Quick Exit

Experiences Shared

Pamela

All names and identifying details have been changed.

Participants have given us permission to share their experiences.

Pamela describes her horror when she discovered that her young child was being sexually abused by an organised group. This revelation, devastating in itself, also triggered a flood of dreadful memories and nightmares for Pamela.

Her early life was loveless and defined by brutality and neglect. As a baby she was placed in a residential nursery, after the death of her mother. She later lived with her step family as a young child until her early teenage years. She remembers beatings, starvation and neglect, and how unhappy she was.
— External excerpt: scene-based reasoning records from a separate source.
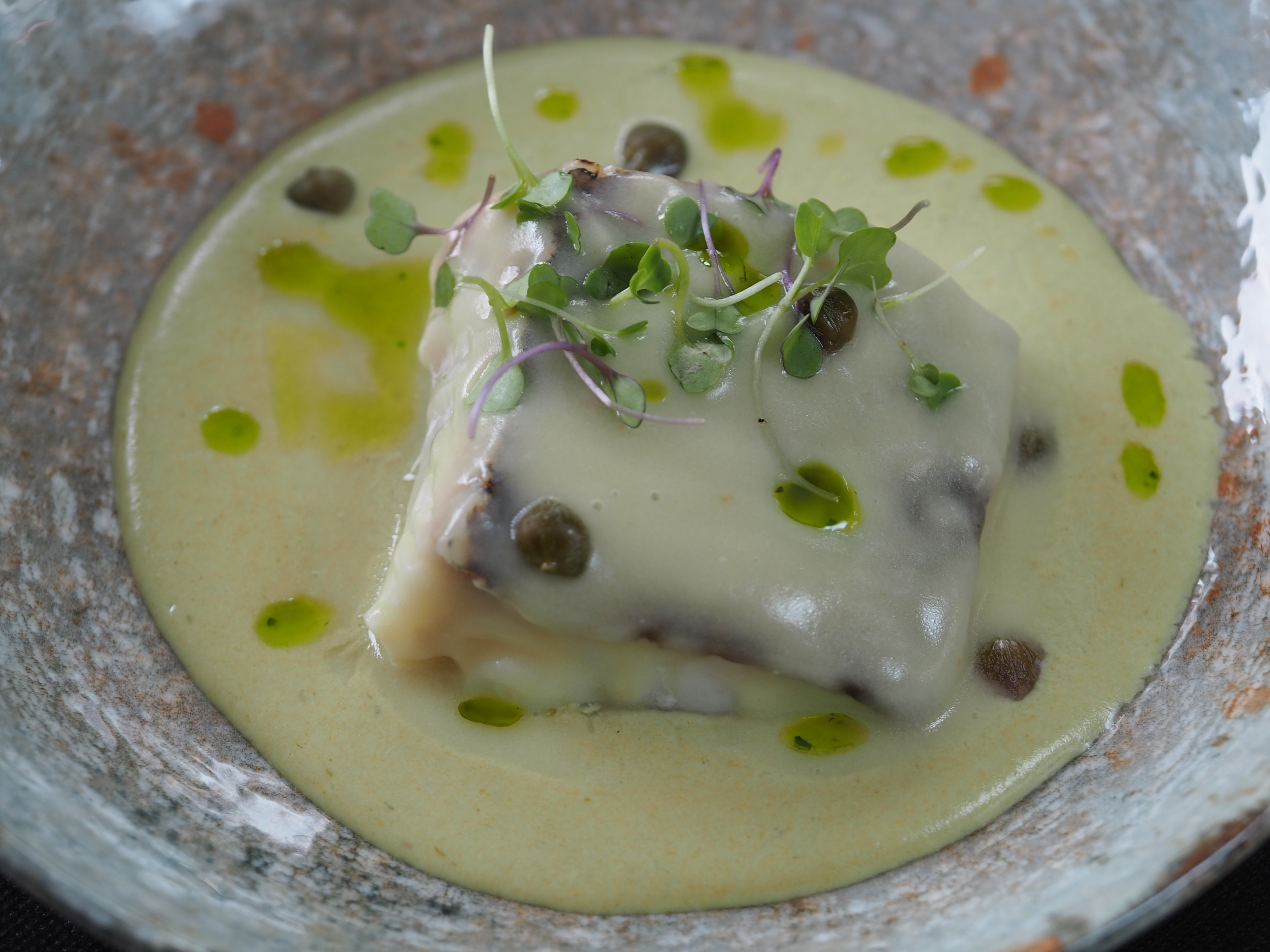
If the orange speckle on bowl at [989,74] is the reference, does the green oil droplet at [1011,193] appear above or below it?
below

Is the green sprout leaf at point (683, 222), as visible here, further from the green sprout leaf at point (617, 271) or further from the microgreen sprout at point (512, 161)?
the microgreen sprout at point (512, 161)

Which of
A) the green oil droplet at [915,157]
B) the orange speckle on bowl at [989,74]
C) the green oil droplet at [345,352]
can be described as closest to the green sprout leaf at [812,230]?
the green oil droplet at [915,157]

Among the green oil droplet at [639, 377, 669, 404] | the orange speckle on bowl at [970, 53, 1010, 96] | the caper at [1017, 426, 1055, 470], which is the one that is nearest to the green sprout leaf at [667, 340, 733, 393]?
the green oil droplet at [639, 377, 669, 404]

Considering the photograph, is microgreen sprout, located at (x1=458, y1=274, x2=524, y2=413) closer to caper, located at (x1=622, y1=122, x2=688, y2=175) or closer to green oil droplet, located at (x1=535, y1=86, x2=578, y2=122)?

In her early teenage years Pamela experienced psychological trauma, suffered from eating disorders and spent some time in hospital. Later, she lived in homeless shelters, self-medicating and addicted to prescription drugs. She became involved in a string of abusive relationships and it was only the discovery that she was pregnant with her first child that gave her enough focus to start taking care of herself.
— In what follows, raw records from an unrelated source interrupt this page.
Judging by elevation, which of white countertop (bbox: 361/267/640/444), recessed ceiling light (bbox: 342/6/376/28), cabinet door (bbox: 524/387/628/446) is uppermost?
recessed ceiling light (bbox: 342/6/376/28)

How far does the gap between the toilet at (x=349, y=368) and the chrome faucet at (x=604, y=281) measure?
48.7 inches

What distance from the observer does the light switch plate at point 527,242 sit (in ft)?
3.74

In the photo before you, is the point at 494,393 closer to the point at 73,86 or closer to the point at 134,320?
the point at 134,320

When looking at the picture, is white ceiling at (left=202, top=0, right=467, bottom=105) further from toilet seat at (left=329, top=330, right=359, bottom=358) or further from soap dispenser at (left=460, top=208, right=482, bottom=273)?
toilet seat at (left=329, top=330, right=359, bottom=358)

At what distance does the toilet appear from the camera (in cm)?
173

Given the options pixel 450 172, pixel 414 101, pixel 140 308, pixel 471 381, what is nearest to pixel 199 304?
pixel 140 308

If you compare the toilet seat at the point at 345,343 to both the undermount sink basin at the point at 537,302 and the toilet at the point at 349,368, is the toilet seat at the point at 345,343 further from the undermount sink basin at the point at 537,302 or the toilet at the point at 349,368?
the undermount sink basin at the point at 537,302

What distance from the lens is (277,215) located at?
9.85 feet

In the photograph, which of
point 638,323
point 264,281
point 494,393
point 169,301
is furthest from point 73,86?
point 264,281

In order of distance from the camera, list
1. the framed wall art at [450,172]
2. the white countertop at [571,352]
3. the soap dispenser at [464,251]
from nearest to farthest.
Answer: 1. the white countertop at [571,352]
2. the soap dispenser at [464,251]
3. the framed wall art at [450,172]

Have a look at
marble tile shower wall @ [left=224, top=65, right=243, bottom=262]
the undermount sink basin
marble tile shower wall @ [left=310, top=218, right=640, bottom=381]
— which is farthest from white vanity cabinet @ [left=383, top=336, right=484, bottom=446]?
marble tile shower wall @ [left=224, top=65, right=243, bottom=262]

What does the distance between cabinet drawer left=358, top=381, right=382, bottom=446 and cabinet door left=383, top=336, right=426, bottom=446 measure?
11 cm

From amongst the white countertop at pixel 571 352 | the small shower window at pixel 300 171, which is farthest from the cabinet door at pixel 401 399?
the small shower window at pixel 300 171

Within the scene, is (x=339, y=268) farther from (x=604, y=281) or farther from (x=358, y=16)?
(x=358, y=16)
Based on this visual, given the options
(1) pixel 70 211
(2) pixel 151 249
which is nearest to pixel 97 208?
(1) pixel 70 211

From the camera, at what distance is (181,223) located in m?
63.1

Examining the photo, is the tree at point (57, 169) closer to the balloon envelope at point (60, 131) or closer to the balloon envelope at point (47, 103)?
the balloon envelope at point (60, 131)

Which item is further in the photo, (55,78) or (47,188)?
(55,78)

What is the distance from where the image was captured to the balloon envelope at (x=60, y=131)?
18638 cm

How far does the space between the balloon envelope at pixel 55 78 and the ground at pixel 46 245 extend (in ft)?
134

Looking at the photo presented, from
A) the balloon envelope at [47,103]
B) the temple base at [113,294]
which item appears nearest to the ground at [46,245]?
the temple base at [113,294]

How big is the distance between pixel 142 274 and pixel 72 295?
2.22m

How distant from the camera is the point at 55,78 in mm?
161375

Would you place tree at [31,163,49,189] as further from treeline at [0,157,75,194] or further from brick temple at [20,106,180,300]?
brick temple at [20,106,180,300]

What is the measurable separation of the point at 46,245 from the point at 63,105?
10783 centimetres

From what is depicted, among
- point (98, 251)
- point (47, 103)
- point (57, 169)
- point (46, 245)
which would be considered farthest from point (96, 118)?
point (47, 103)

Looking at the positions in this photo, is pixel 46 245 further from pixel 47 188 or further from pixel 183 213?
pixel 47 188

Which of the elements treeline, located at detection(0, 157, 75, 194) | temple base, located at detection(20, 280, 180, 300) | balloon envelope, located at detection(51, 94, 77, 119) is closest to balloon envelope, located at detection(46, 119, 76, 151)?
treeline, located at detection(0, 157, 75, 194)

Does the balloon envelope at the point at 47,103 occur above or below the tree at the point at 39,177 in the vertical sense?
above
Following the terrible disclosure of the abuse of her daughter, Pamela realised that her nightmares and flashbacks were repressed memories of her own organised and systematic abuse, which included being raped by groups of men.

Unable to control the torrent of memories or cope with their impact, Pamela says she suffered a severe psychological breakdown and has since been diagnosed with complex PTSD.

The one helpful element that Pamela could take from her distressing experience was, she says, the knowledge that ‘at least I now had the reasons why I persistently suffered a myriad of somatic and psychological ailments and why I was so held back in my development’.

Pamela describes the last few years as being very difficult. She has struggled to support her children and recovery from her own trauma. She is still battling to gain access to medical notes and records from her childhood.

She wants to understand why her abuse and neglect continued, apparently unnoticed and unchecked. She points out that over many years, social services, children’s services, children’s charities and the local health board were involved, and at times responsible for her care.

She says ‘Over the last 12 years I have been sent from one person and organisation to another in my attempt to get help and answers. What’s glaring to me is that the agencies were useless.’

Pamela has now accessed some counselling which is offered sporadically and is, she said, ‘better than nothing’. She hopes to engage in some further therapy in the future and says she looks forward to this.